4. Act 10 reforms are far more moderate than anyone has been led to believe. This article (link below) is written by a Heritage Foundation researcher. The article points out to both sides of the public sector union debate that the reforms by Walker on public pensions were far more moderate than either side may believe. It is a good start which should be applauded. Many pensions assume unrealistic rate of return assumptions to make their liability seem lower to all.
5. The Walker administration admits the state budget is not balanced. To keep the possibility alive of making further cuts to state health programs, the Walker administration certified to the federal government on December 29, 2011 that the state had a deficit. Could you repeat that please? I thought we have balanced the budget. Another possible angle to explore here is this: Federal law allows the state to drop thousands of adults from Medicaid to save money on health care costs if the state can show it has a deficit. Walker has said he wants to cut health care spending in other ways, but hasn't ruled out dropping thousands of adults if the other methods aren't approved by the federal government. To keep that option alive, state Administration Secretary Mike Huebsch wrote in a December letter to the U.S. Department of Health and Human Services that the state would have an undisclosed deficit from January 1, 2012 through June 30, 2013. "It's nothing more than what we've been saying all along," Walker spokesman Cullen Werwie said. Really?
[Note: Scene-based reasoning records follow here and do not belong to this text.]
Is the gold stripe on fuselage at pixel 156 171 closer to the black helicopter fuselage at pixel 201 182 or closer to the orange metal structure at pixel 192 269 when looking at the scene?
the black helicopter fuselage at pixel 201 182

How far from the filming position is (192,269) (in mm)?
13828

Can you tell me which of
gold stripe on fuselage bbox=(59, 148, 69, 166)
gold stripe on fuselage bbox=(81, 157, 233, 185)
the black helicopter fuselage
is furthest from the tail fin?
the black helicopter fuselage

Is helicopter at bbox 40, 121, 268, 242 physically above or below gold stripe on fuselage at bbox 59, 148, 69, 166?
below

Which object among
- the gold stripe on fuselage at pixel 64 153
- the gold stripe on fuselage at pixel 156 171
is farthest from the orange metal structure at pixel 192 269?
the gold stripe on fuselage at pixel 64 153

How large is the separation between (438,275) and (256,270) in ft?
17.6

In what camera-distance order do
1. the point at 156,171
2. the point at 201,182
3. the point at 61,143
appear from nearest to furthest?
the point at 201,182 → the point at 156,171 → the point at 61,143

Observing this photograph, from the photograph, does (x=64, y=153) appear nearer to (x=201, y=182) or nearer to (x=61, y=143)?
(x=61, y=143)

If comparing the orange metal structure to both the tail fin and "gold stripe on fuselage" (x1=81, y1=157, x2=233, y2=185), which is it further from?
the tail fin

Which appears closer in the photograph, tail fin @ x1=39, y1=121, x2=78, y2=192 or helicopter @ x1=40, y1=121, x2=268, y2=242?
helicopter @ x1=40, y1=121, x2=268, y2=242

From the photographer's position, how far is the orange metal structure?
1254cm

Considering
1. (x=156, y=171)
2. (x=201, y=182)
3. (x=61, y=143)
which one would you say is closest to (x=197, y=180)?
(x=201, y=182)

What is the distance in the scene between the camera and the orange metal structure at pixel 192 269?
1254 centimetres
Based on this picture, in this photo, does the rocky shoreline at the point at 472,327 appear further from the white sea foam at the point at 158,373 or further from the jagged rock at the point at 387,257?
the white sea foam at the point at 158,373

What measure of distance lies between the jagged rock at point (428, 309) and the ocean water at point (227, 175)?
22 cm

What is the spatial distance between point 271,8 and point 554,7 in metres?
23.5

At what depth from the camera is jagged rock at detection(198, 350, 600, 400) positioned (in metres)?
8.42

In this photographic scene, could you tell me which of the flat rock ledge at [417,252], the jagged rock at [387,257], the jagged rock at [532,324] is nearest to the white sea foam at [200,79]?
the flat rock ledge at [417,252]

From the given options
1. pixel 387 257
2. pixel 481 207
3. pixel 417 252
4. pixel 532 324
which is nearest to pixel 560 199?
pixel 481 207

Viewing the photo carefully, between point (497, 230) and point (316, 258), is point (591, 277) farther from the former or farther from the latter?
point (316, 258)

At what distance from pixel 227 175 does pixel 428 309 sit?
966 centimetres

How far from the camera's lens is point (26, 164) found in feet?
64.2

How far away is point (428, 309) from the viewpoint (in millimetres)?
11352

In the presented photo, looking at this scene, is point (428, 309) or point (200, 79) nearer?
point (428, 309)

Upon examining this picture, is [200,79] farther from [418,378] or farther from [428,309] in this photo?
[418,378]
6. State of Wisconsin government spending is growing again already. Walker’s own budget (p. 26 in link below) begins growing government again in year two (2012-2013). “The Governor recommends an operating budget of $29.261 billion in fiscal year 2011-12 and $29.984 billion in fiscal year 2012-13. These figures include all four major funding sources and all state agencies and programs (see Chart 2). On an annual basis, the Governor's all funds budget for fiscal year 2011-12 represents a decrease of $2.486 billion (-7.8 percent) over the fiscal year 2010-11 adjusted base, and the budget for fiscal year 2012-13 represents an increase of $723.6 million (2.5 percent) compared with fiscal year 2011-12. Much of the fiscal year 2011-12 decrease is related to increased government employee contributions to their retirement plans and health insurance, as well as removing certain non-GPR appropriations from the budget related to the creation of the University of Wisconsin-Madison as a separate entity.” I hold out hope based on the legislature’s and governor’s success in his first year, but at first glance it appears the cuts will be harder to come by, even by Walker’s own budget.